The greatest fear a false teacher has is exposure. Jesus did that. Paul did that. We must do that if the Holy Spirit calls us to speak truth in love to an erring brother.
Paul, in these verses from Acts is speaking to the shepherds themselves--wisdom that needs to be heeded. But, we as sheep can ask ourselves, "Is our shepherd aligning with God's criteria?"
1. "Keep watch over yourselves:" First things first. Is our shepherd making sure his behaviors and teachings match his Lord and the Word? Is he earnestly seeking to remove the log in his eye before he even attempts to remove the speck in one of the sheep's eye?
2. "and all the flock of which the Holy Spirit has made you overseers:" Is our shepherd genuinely looking out for his flock and not using them to fulfill some hidden agenda? Is his ministry one of edifying the saints, or is it to edify himself at the sheep's expense? Is our shepherd called and commissioned by the Holy Spirit? Does his attitude toward the Body of Christ display his commitment to the One who called him?
3. "Be shepherds of the church of God, which he bought with his own blood:" Jesus paid a dear price for His bride. His blood flowed down a cross to cleanse her and array her in white garments. Does our shepherd love the bride as well? Does he fully understand that the bride is Christ's and not his? Does he serve the Lord with a love for others, a willingness to stand on the Word and every success, every victory he ascribes to Christ alone?

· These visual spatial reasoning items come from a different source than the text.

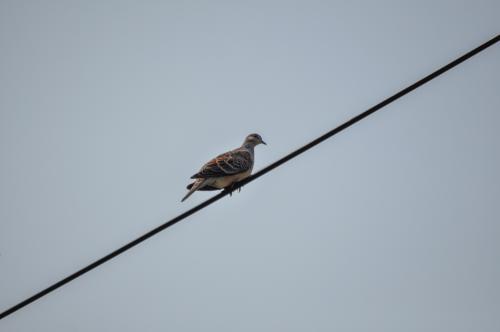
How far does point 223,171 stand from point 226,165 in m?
0.22

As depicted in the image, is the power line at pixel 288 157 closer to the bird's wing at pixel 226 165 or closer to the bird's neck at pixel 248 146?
the bird's wing at pixel 226 165

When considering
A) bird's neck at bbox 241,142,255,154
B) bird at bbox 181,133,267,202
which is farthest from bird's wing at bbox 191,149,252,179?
bird's neck at bbox 241,142,255,154

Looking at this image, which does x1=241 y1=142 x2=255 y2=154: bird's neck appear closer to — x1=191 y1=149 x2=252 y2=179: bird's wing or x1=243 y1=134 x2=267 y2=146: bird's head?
x1=243 y1=134 x2=267 y2=146: bird's head

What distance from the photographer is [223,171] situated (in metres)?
8.61

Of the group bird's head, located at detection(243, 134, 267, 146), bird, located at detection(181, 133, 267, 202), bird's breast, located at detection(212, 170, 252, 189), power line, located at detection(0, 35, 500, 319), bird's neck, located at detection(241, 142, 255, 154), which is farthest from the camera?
bird's head, located at detection(243, 134, 267, 146)

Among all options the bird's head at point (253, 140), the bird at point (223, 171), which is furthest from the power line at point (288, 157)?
the bird's head at point (253, 140)

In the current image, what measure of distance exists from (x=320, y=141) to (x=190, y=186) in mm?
4244

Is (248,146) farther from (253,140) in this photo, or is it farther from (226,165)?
(226,165)

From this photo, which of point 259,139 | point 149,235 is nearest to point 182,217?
point 149,235

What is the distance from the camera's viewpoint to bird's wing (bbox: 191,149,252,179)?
8.47 m

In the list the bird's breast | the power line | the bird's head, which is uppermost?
the bird's head

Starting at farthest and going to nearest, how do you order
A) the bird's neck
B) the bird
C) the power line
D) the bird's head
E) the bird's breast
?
the bird's head → the bird's neck → the bird's breast → the bird → the power line

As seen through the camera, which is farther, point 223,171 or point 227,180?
point 227,180

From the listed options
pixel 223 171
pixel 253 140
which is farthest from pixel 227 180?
pixel 253 140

4. "I know that after I leave, savage wolves will come in among you and will not spare the flock:" Does our shepherd understand how angry the world is with Jesus, and how a shepherd is as much wolf chow as a sheep? He is not exempt from temptation. He is not exempt from struggles. Does our shepherd humbly understand that because a shepherd leads a flock, he may be the first to go when the wolves start to pick off its members? Because of that, our shepherd needs to be vigilant about his walk in Christ.
5. "Even from your own number men will arise and distort the truth in order to draw away disciples after them:" Has our shepherd picked a godly group of men who watch over him and who themselves follow the Lord without compromise? Is he accountable to them, confessing sin, seeking prayer and being teachable? If he has to choose between an erring brother and his walk in Christ, will he compromise and allow the brother to continue? Does he know the Word well enough to know when the truth is being twisted in order to justify some unbiblical action, and will not stand for it, either in himself or in someone else?

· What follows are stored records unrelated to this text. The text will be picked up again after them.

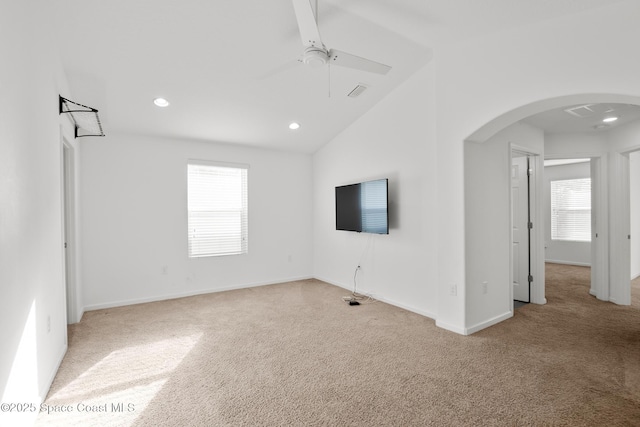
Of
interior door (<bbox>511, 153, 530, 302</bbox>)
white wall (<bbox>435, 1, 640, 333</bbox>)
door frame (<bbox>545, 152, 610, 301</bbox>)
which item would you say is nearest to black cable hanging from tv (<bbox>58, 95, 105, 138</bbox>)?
white wall (<bbox>435, 1, 640, 333</bbox>)

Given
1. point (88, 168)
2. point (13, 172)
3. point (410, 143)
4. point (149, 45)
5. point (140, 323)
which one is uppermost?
point (149, 45)

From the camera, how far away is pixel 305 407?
2057 mm

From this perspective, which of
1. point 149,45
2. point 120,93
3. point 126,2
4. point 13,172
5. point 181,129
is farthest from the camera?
point 181,129

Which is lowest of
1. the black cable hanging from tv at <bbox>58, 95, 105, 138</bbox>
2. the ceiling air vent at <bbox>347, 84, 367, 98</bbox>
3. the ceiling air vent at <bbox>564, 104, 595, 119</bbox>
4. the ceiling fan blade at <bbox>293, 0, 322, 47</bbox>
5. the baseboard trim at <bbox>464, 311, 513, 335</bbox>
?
the baseboard trim at <bbox>464, 311, 513, 335</bbox>

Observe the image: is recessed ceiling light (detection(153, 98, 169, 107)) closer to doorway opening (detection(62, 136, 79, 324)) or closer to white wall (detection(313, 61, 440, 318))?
doorway opening (detection(62, 136, 79, 324))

6. "So be on your guard! Remember that for three years I never stopped warning each of you night and day with tears:" Paul never stopped praying for the shepherds who oversaw the churches he planted, for he knew the wolves never rest. Does our shepherd pray for the safety, sanctity and souls of his sheep, as well as for himself?
It is hard to keep an evaluative eye upon your shepherd, because you want to trust him. You want to be free to pursue Jesus under his leadership.
But if any of the above criteria is repeatedly violated, you must ask the hard questions: Why am I still under this shepherd's leadership? Is he meeting an emotional need of mine, at my spiritual expense? Am I comparing him to others out there, and because his failures are not as egregious as others, I keep making excuses for him? (The standard is Jesus, not other shepherds.) Am I afraid that friends and family won't understand, so I keep everyone happy by ignoring how my shepherd is not aligned with the Word? Am I afraid of offending the shepherd and unwilling to face his anger, I remain silent?
Being a shepherd is a dangerous, beautiful, amazing and serious calling.
Being a sheep is a dangerous, beautiful, amazing and serious calling.
Jesus and Paul prayed for those who lead and for those who followed. We must do the same.